▶ DATA SHOWN
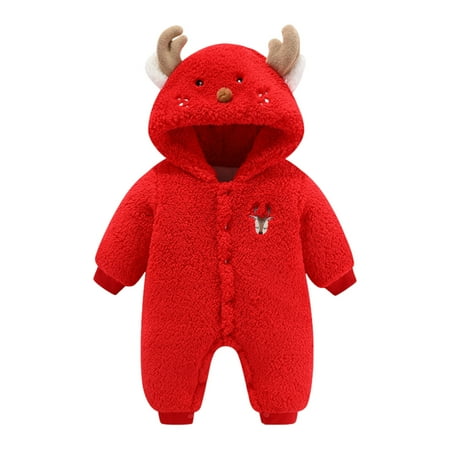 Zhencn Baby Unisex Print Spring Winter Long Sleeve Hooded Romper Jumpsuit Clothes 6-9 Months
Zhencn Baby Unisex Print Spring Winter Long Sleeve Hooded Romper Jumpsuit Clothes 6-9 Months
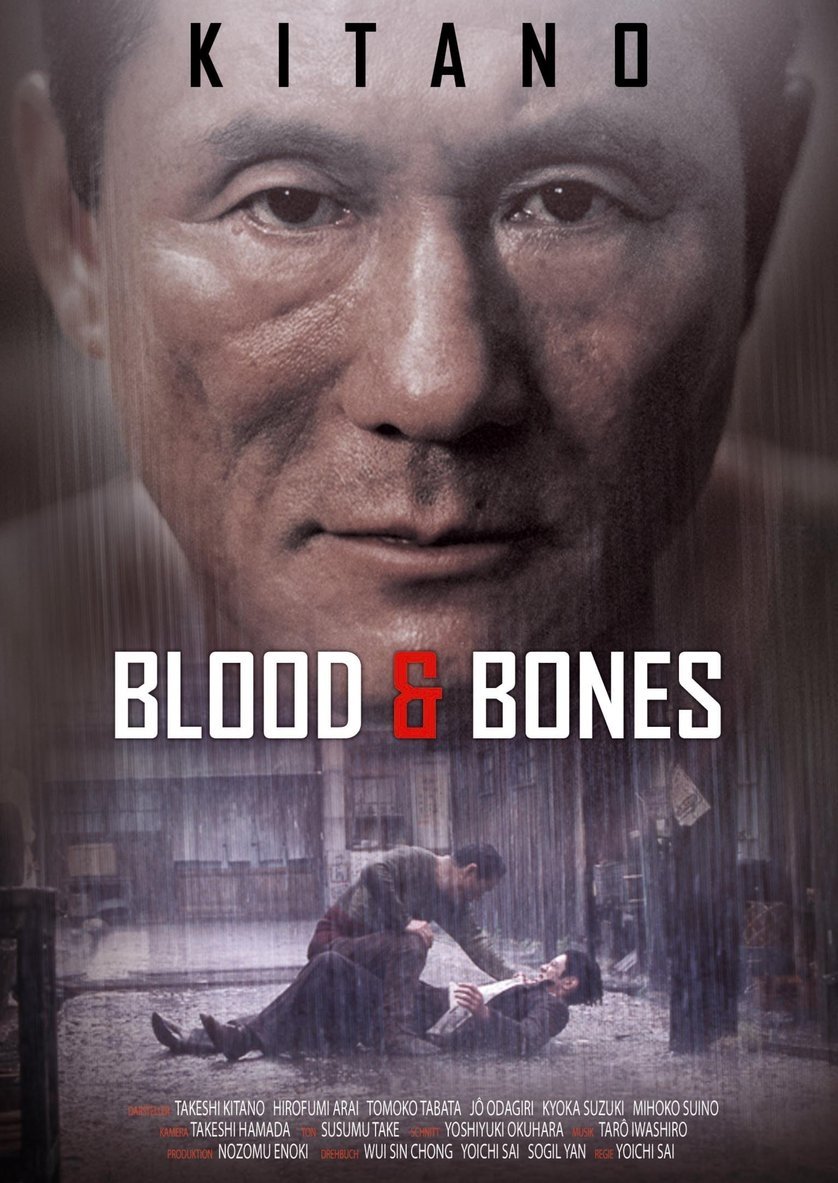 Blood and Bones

==

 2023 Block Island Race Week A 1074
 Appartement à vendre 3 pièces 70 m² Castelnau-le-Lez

▶ WHAT YOU ARE ASKED TO DO
When you reach the line containing "2023 Block Island Race Week A 1074" in the data above, start copying exactly, and stop after the line containing "Appartement à vendre".

▶ WRITTEN REPLY
 2023 Block Island Race Week A 1074
 Appartement à vendre 3 pièces 70 m² Castelnau-le-Lez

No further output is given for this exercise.